О, мальчик, нежное дитя,
Не все стихи слагать,
В закатный час бродить грустя,
И жемчугом играть.
Вначале страшен новый свет,
Возврата нет сюда,
Но, полны радостей и бед,
Затем пройдут года.
Ты станешь вспоминать как сон,
Подводный дивный край.
Дитя, ты рыцарем рожден!
Прощай, навек прощай!
– Ведите речь, сэр Ланселот,
Мне хорошо до слез.
– На дне я, в царстве Феи Вод,
До отрочества рос.
Жил под хрустальною водой,
И не имел друзей,
А мир мой был совсем иной,
Чем у других людей.
И очутившись на земле
Порой цветенья роз,
Я ощутил вдруг на лице
Потоки горьких слез.
Гвиневра!
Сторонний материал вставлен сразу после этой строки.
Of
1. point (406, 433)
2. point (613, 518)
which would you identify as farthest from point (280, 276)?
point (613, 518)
Вышел я со дна,
Там слез не льют у нас!
На вкус горька и солона
Текла вода из глаз.
И, плача, вспомнил я о том,
Что их когда-то лил,
Ловил я капли жадным ртом,
Мне вкус их сладок был.
Я слез с коня и лесом шел.
Как в сладостном из снов
Я узнавал цветущий дол
И гряды облаков.
Я обнимал стволы дубов,
Я пьян был, взят был в плен
Волшебным пеньем соловьев
И замком на скале.
– Ведите речь, сэр Ланселот!
Мне хорошо… до слез!
– На дне я, в Царстве Феи Вод
До отрочества рос.
Жил под хрустальною водой,
И не имел друзей,
А мир мой был совсем иной,
Чем у других людей.
Во веки славьтесь, Долг и Честь,
Тюремщики Любви!
Ее плененье твердо снесть
Господь, благослови!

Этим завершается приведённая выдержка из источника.